→ **Task brief**
Through the last line of the material below, starting at the line with "content_type: text/html; charset=utf-8", return every line exactly and only those.

→ **Data**
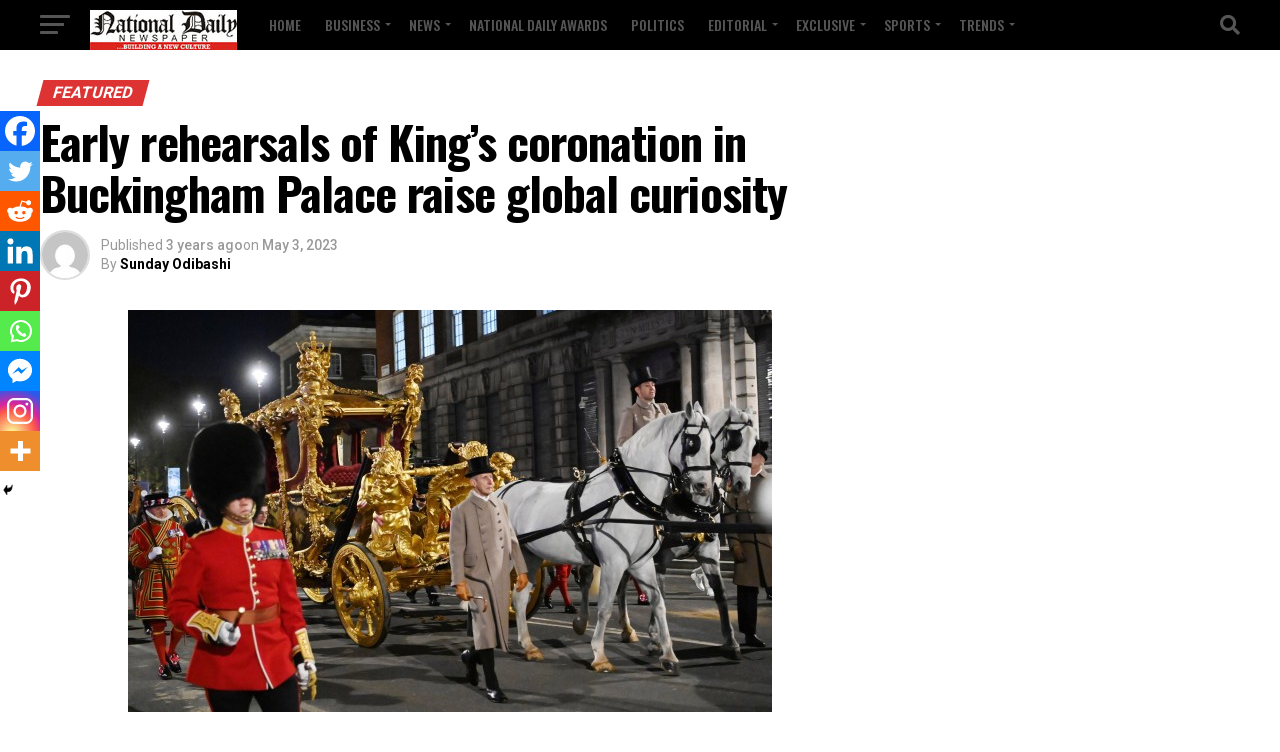

--- FILE ---
content_type: text/html; charset=utf-8
request_url: https://www.google.com/recaptcha/api2/aframe
body_size: 267
content:
<!DOCTYPE HTML><html><head><meta http-equiv="content-type" content="text/html; charset=UTF-8"></head><body><script nonce="VXQmpyNuqp9XgnkCrygWFg">/** Anti-fraud and anti-abuse applications only. See google.com/recaptcha */ try{var clients={'sodar':'https://pagead2.googlesyndication.com/pagead/sodar?'};window.addEventListener("message",function(a){try{if(a.source===window.parent){var b=JSON.parse(a.data);var c=clients[b['id']];if(c){var d=document.createElement('img');d.src=c+b['params']+'&rc='+(localStorage.getItem("rc::a")?sessionStorage.getItem("rc::b"):"");window.document.body.appendChild(d);sessionStorage.setItem("rc::e",parseInt(sessionStorage.getItem("rc::e")||0)+1);localStorage.setItem("rc::h",'1769019884885');}}}catch(b){}});window.parent.postMessage("_grecaptcha_ready", "*");}catch(b){}</script></body></html>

→ **Solved exercise**
content_type: text/html; charset=utf-8
request_url: https://www.google.com/recaptcha/api2/aframe
body_size: 267
content:
<!DOCTYPE HTML><html><head><meta http-equiv="content-type" content="text/html; charset=UTF-8"></head><body><script nonce="VXQmpyNuqp9XgnkCrygWFg">/** Anti-fraud and anti-abuse applications only. See google.com/recaptcha */ try{var clients={'sodar':'https://pagead2.googlesyndication.com/pagead/sodar?'};window.addEventListener("message",function(a){try{if(a.source===window.parent){var b=JSON.parse(a.data);var c=clients[b['id']];if(c){var d=document.createElement('img');d.src=c+b['params']+'&rc='+(localStorage.getItem("rc::a")?sessionStorage.getItem("rc::b"):"");window.document.body.appendChild(d);sessionStorage.setItem("rc::e",parseInt(sessionStorage.getItem("rc::e")||0)+1);localStorage.setItem("rc::h",'1769019884885');}}}catch(b){}});window.parent.postMessage("_grecaptcha_ready", "*");}catch(b){}</script></body></html>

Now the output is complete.